Started my 7 day doubt diet today. I had no idea that in doubting myself, I was doubting God's ability to overcome my obstacles to success. I want to remove the boundaries I am setting for Him. He can do all things through me. He is able.
I don't think I knew I was struggling with self doubt. I don't think I thought that doubting myself was something that I needed to correct, something that was keeping me from doing all God has for me to do. I don't often doubt Him. But I doubt myself and in doing so, I am doubting His ability to overcome my obstacles... to success. I just didn't realize it. What an eye opening devotional!
I love Him so much. He is everything. His love, compassion, faithfulness, mercy, joy, light, hope, peace....fill my empty spaces. I am so empty without Him. And so humbled that He loves me and you. We know how undeserving we are.
I want to do and be all He has called me to do and be, to His glory...
And I label this self doubt.... humility....

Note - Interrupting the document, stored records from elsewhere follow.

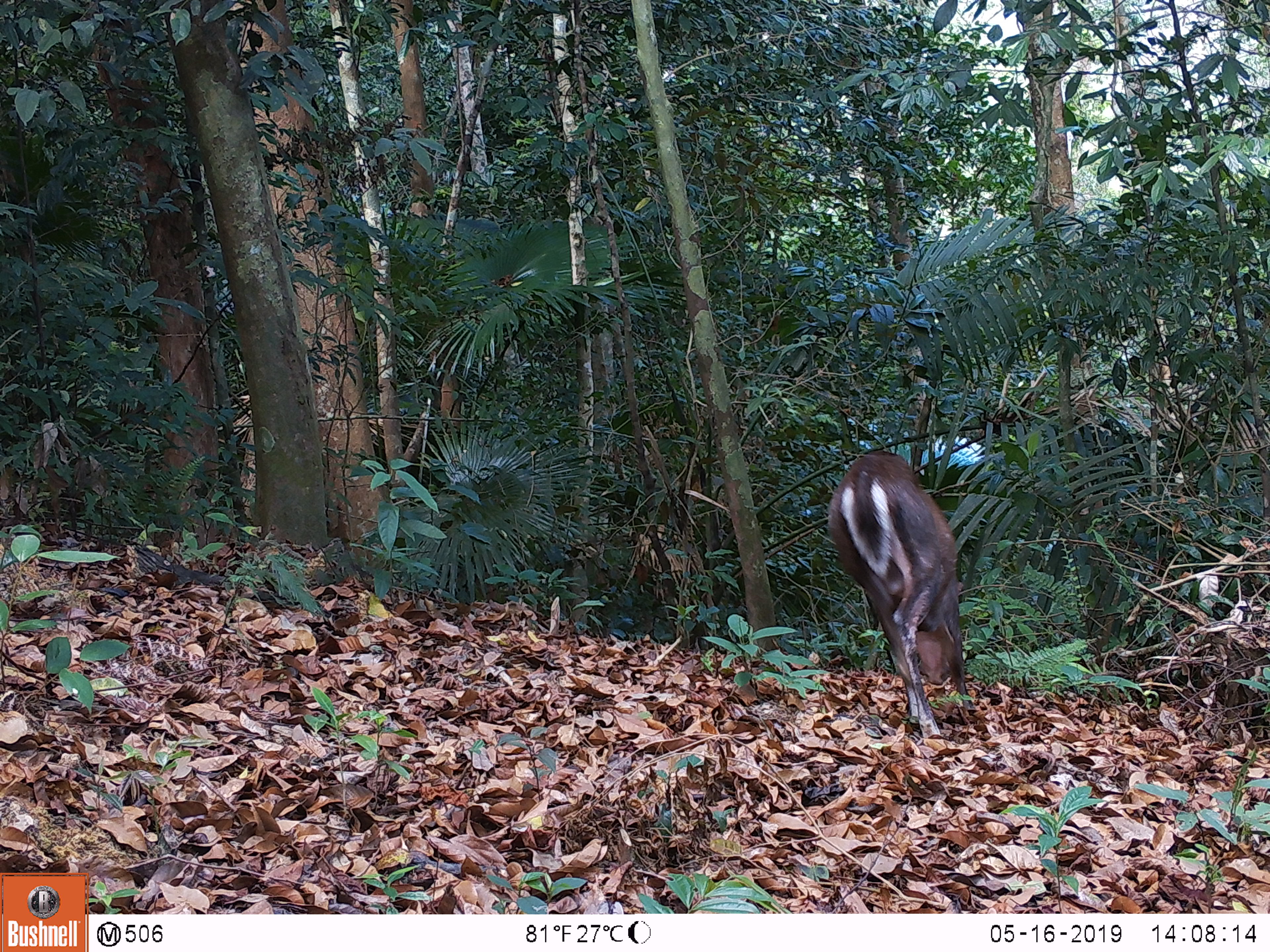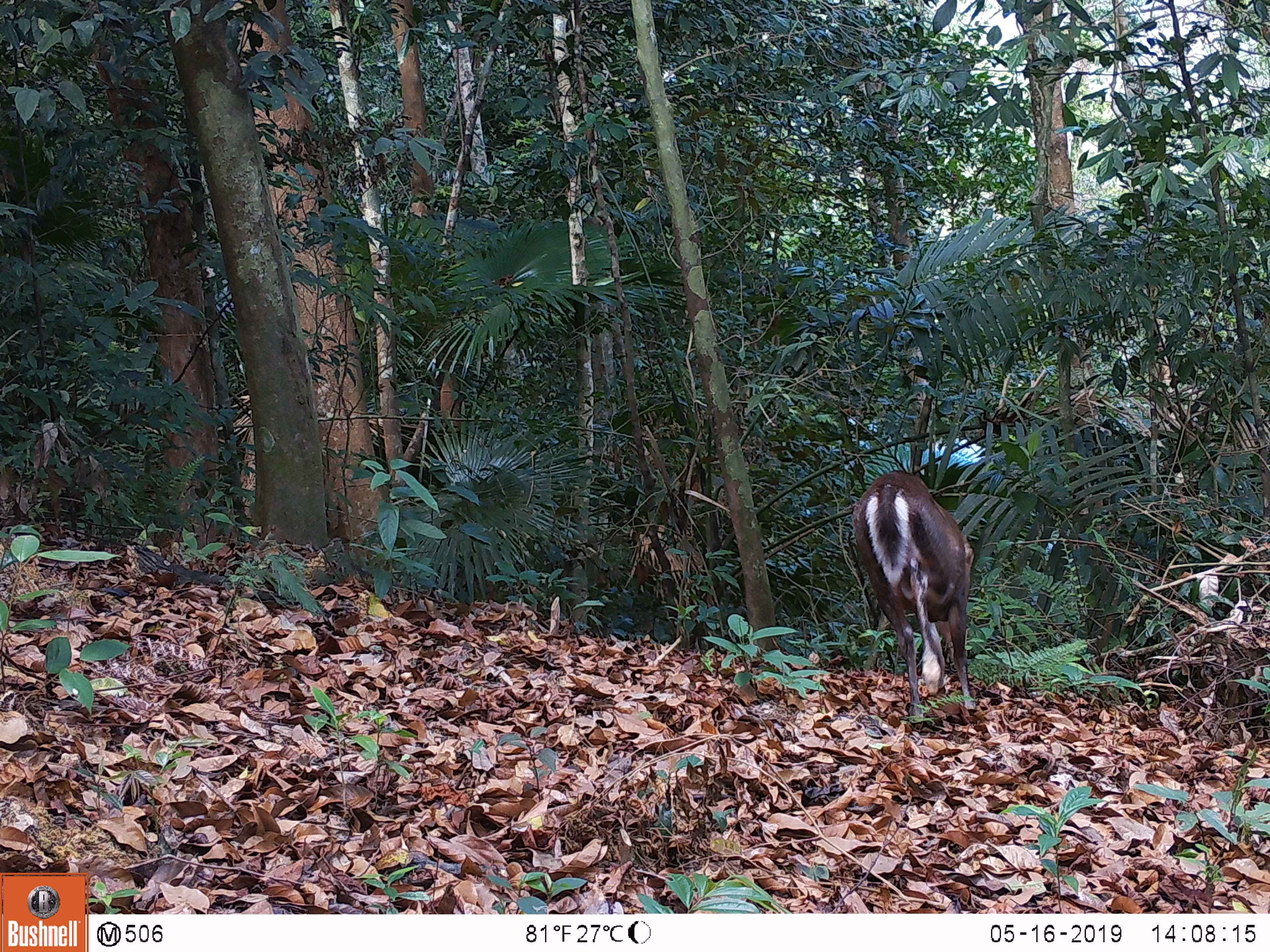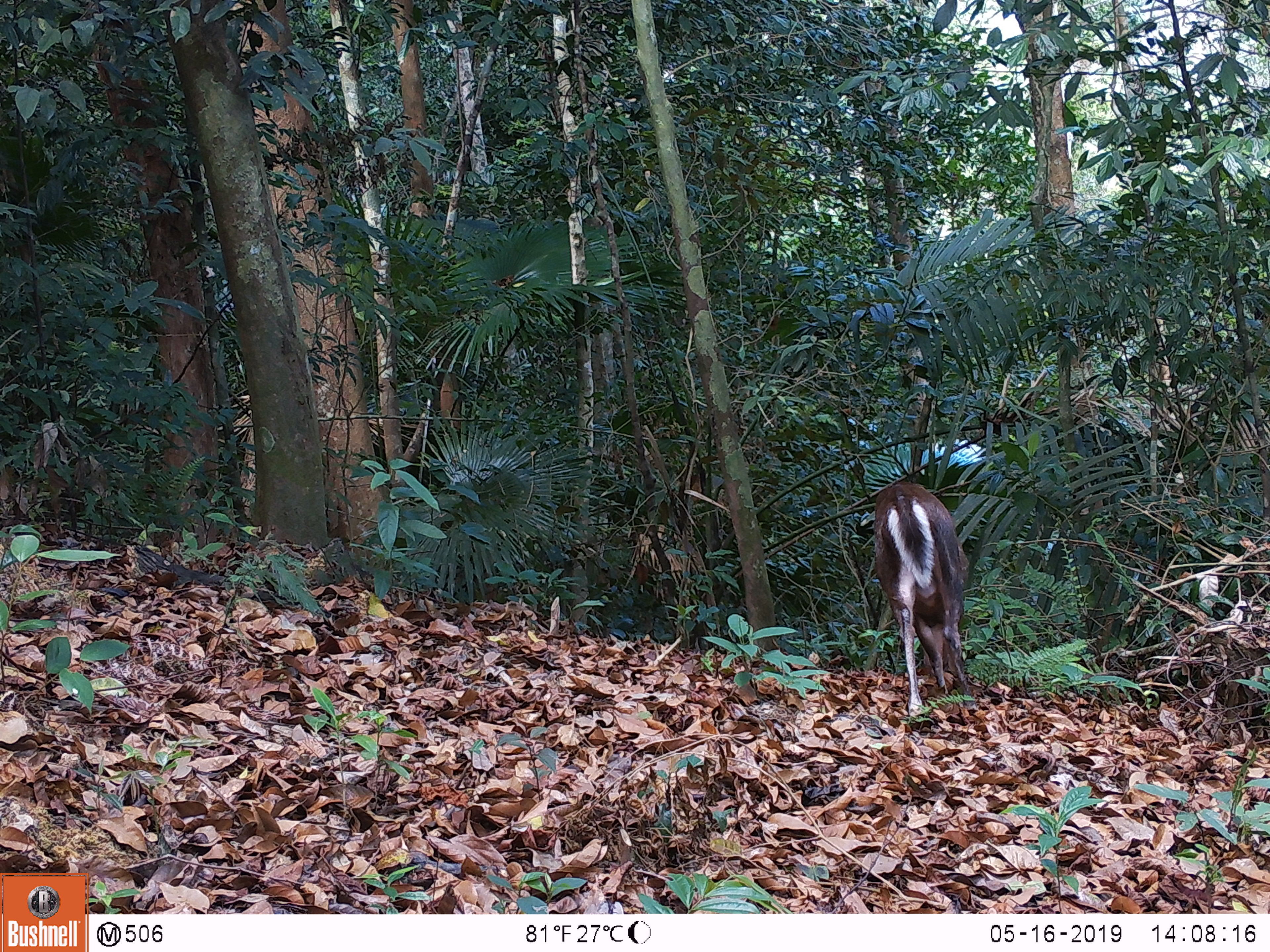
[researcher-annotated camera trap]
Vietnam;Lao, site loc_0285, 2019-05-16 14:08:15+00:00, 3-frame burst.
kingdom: Animalia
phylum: Chordata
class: Mammalia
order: Artiodactyla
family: Cervidae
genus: Muntiacus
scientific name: Muntiacus rooseveltorum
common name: roosevelt's muntjac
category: roosevelts muntjac group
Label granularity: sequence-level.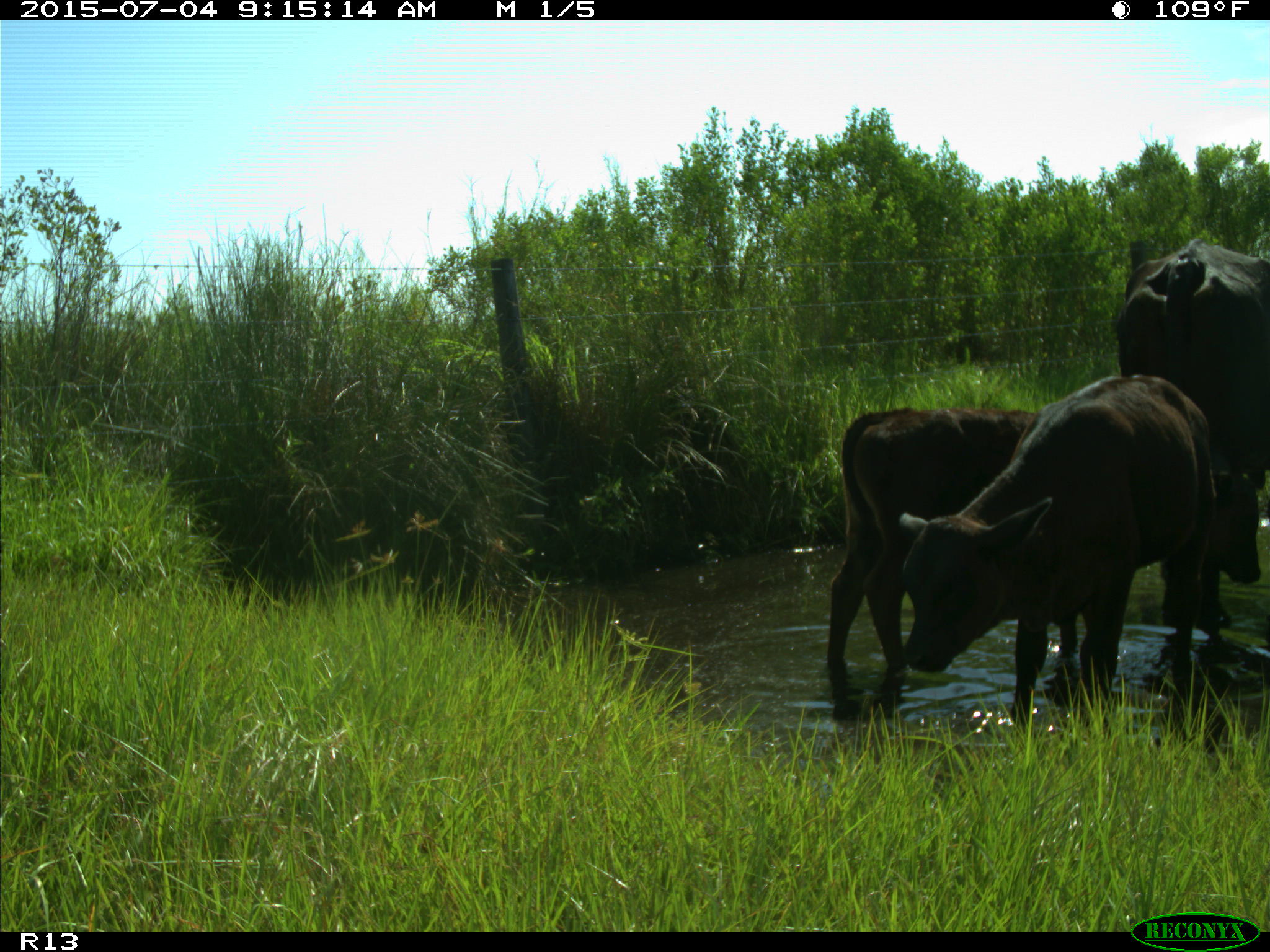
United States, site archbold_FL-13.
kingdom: Animalia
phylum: Chordata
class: Mammalia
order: Artiodactyla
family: Bovidae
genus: Bos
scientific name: Bos taurus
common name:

It's true. I am base and lowly without Him. I am empty without Him. I am nothing. But He fills our emptiness with all good things and is able to do great things through us. We just have to submit to His power and glory and allow Him to work. Philippians 4:19, "I can do all things through Christ who strengtheneth me." Philippians 4:13, "And my God shall supply all your needs according to His riches and glory in Christ Jesus."
It's true, He has given me talents, gifts and ablities that He can use to His glory. But they are worthless without Him. That is still true.
But letting a false humility prevent Him from using them is so sad.
It's not humility, it's doubt. I just didn't realize it.